-- Start of Recorded information --

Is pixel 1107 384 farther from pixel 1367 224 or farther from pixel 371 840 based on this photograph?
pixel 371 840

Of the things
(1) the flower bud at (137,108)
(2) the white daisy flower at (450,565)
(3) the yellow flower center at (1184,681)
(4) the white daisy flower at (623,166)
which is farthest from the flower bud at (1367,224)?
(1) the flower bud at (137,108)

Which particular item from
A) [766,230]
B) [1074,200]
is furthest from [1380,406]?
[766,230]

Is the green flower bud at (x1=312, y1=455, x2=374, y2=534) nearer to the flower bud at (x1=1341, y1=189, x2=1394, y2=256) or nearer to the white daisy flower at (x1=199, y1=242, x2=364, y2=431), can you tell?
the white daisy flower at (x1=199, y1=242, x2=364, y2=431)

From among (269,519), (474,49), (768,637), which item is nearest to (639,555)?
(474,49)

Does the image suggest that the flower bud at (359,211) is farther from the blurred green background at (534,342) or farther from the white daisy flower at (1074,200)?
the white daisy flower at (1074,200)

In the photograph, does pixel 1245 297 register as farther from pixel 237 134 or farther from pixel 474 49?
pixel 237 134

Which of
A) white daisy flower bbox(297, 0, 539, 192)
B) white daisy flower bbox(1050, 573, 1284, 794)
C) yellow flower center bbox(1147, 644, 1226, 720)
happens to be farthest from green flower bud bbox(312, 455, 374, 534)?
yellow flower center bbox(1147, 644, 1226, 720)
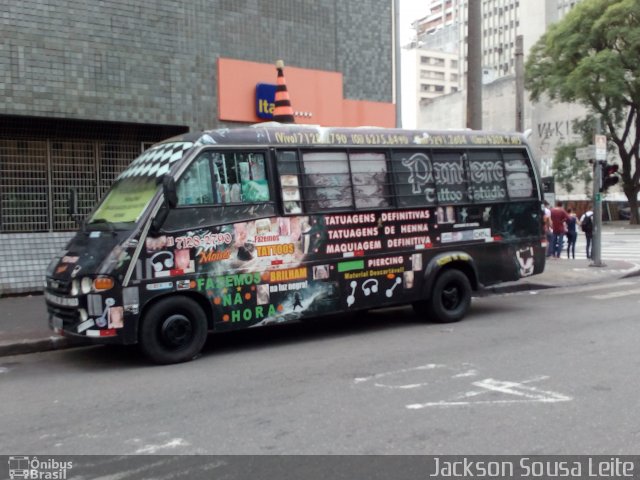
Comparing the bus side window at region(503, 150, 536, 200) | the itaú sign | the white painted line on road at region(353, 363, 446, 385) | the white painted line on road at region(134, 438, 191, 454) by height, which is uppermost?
the itaú sign

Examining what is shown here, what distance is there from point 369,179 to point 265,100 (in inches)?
227

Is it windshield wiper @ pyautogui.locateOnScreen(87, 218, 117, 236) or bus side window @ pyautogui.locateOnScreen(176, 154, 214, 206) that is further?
bus side window @ pyautogui.locateOnScreen(176, 154, 214, 206)

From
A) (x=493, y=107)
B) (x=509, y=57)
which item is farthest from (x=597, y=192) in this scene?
(x=509, y=57)

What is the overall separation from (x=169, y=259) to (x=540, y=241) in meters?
6.45

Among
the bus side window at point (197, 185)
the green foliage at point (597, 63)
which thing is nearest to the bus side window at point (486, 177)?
the bus side window at point (197, 185)

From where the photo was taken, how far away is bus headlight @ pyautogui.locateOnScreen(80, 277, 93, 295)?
7211 mm

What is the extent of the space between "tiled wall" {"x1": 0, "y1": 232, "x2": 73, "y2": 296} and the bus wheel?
5.80 meters

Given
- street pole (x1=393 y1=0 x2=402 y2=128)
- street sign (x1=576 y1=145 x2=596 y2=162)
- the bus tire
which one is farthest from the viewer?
street sign (x1=576 y1=145 x2=596 y2=162)

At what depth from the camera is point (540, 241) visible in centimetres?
1101

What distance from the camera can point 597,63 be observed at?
37.3 metres

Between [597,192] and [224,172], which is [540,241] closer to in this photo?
[224,172]

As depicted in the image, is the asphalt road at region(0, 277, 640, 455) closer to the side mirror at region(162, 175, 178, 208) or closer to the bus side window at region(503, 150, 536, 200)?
the side mirror at region(162, 175, 178, 208)

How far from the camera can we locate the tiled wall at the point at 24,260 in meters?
12.0
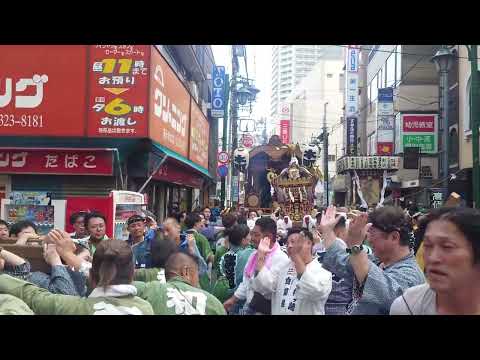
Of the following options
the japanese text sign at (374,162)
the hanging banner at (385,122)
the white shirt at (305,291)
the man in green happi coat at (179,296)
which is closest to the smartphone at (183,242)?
the white shirt at (305,291)

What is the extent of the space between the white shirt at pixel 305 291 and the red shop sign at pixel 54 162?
6.19 m

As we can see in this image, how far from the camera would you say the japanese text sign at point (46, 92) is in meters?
9.41

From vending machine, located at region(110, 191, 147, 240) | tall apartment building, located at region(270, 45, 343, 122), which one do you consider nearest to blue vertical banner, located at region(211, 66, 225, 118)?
vending machine, located at region(110, 191, 147, 240)

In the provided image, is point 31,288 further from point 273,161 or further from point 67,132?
point 273,161

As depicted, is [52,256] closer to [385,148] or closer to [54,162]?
[54,162]

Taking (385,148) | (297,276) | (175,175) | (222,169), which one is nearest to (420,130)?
(385,148)

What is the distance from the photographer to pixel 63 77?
9.52 m

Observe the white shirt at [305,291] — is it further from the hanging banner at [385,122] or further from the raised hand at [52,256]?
the hanging banner at [385,122]

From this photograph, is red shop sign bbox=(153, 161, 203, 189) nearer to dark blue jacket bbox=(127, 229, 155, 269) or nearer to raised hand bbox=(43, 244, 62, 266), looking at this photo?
dark blue jacket bbox=(127, 229, 155, 269)

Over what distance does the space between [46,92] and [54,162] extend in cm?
131

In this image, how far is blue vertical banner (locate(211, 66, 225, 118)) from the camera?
25.8 meters

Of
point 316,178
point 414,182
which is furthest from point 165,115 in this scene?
point 414,182

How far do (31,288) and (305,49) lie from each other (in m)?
140

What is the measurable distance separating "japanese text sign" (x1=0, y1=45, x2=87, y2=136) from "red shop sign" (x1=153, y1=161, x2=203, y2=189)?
2.82m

-- End of Recorded information --

Required task: Quote all of the items above word for word, leaving out the pictures.

Full output:
Is pixel 1107 384 farther from pixel 1367 224 or farther from pixel 371 840 based on this photograph?
pixel 371 840

Of the things
(1) the flower bud at (137,108)
(2) the white daisy flower at (450,565)
(3) the yellow flower center at (1184,681)
(4) the white daisy flower at (623,166)
which is farthest from the flower bud at (1367,224)?
(1) the flower bud at (137,108)

Which particular item from
A) [766,230]
B) [1074,200]
is furthest from [1380,406]?
[766,230]

Is the green flower bud at (x1=312, y1=455, x2=374, y2=534) nearer to the flower bud at (x1=1341, y1=189, x2=1394, y2=256) or nearer to the white daisy flower at (x1=199, y1=242, x2=364, y2=431), can you tell?
the white daisy flower at (x1=199, y1=242, x2=364, y2=431)

From among (269,519), (474,49), (768,637), which item is nearest to (639,555)?
(474,49)

Does the image suggest that the flower bud at (359,211) is farther from the blurred green background at (534,342) or farther from the white daisy flower at (1074,200)?
the white daisy flower at (1074,200)

In the photograph, does pixel 1245 297 register as farther from pixel 237 134 or farther from pixel 474 49?
pixel 237 134

Which of
A) white daisy flower bbox(297, 0, 539, 192)
B) white daisy flower bbox(1050, 573, 1284, 794)
C) yellow flower center bbox(1147, 644, 1226, 720)
happens to be farthest from green flower bud bbox(312, 455, 374, 534)?
yellow flower center bbox(1147, 644, 1226, 720)
Comparing the bus side window at region(503, 150, 536, 200) | the itaú sign | the white painted line on road at region(353, 363, 446, 385) | the white painted line on road at region(134, 438, 191, 454) by height, which is uppermost?
the itaú sign

Examining what is shown here, what distance is there from point 369,179 to point 265,100 (in inches)?
227

Is it windshield wiper @ pyautogui.locateOnScreen(87, 218, 117, 236) or bus side window @ pyautogui.locateOnScreen(176, 154, 214, 206) that is further?
bus side window @ pyautogui.locateOnScreen(176, 154, 214, 206)

From
A) (x=493, y=107)
B) (x=509, y=57)
which item is farthest from (x=597, y=192) in this scene?
(x=509, y=57)

What is the overall separation from (x=169, y=259) to (x=540, y=241) in meters?
6.45

Among
the bus side window at point (197, 185)
the green foliage at point (597, 63)
which thing is nearest to the bus side window at point (486, 177)?
the bus side window at point (197, 185)

From where the photo was taken, how far away is bus headlight @ pyautogui.locateOnScreen(80, 277, 93, 295)?
7211 mm

What is the extent of the space between "tiled wall" {"x1": 0, "y1": 232, "x2": 73, "y2": 296} and the bus wheel?
5.80 meters

Given
- street pole (x1=393 y1=0 x2=402 y2=128)
- street sign (x1=576 y1=145 x2=596 y2=162)
- the bus tire
which one is farthest from the viewer?
street sign (x1=576 y1=145 x2=596 y2=162)

At what depth from the camera is point (540, 241) visible in centimetres?
1101

What distance from the camera can point 597,63 be observed at?
37.3 metres

Between [597,192] and [224,172], which is [540,241] closer to in this photo?
[224,172]

As depicted in the image, is the asphalt road at region(0, 277, 640, 455) closer to the side mirror at region(162, 175, 178, 208) or closer to the bus side window at region(503, 150, 536, 200)?
the side mirror at region(162, 175, 178, 208)

How far from the camera can we locate the tiled wall at the point at 24,260 in meters?
12.0
Of the following options
the japanese text sign at (374,162)
the hanging banner at (385,122)
the white shirt at (305,291)
the man in green happi coat at (179,296)
which is closest to the smartphone at (183,242)?
the white shirt at (305,291)

What is the extent of the space between the white shirt at pixel 305 291 and the red shop sign at pixel 54 162?
6.19 m

As we can see in this image, how far from the camera would you say the japanese text sign at point (46, 92) is in meters?
9.41

From vending machine, located at region(110, 191, 147, 240) | tall apartment building, located at region(270, 45, 343, 122), which one do you consider nearest to blue vertical banner, located at region(211, 66, 225, 118)?
vending machine, located at region(110, 191, 147, 240)

In the provided image, is point 31,288 further from point 273,161 or further from point 67,132?
point 273,161

As depicted, is [52,256] closer to [385,148] or closer to [54,162]?
[54,162]

Taking (385,148) | (297,276) | (175,175) | (222,169), which one is nearest to (420,130)?
(385,148)

What is the distance from the photographer to pixel 63 77?
9.52 m

Observe the white shirt at [305,291] — is it further from the hanging banner at [385,122] or further from the raised hand at [52,256]?
the hanging banner at [385,122]

From this photograph, is red shop sign bbox=(153, 161, 203, 189) nearer to dark blue jacket bbox=(127, 229, 155, 269) or nearer to raised hand bbox=(43, 244, 62, 266), looking at this photo?
dark blue jacket bbox=(127, 229, 155, 269)

Over what distance does the space between [46,92] and [54,162] extend in cm?
131

In this image, how far is blue vertical banner (locate(211, 66, 225, 118)) from the camera?
25.8 meters

Of
point 316,178
point 414,182
which is furthest from point 165,115 in this scene?
point 414,182

How far do (31,288) and (305,49) lie from each other (in m)?
140

What is the measurable distance separating "japanese text sign" (x1=0, y1=45, x2=87, y2=136) from "red shop sign" (x1=153, y1=161, x2=203, y2=189)?
2.82m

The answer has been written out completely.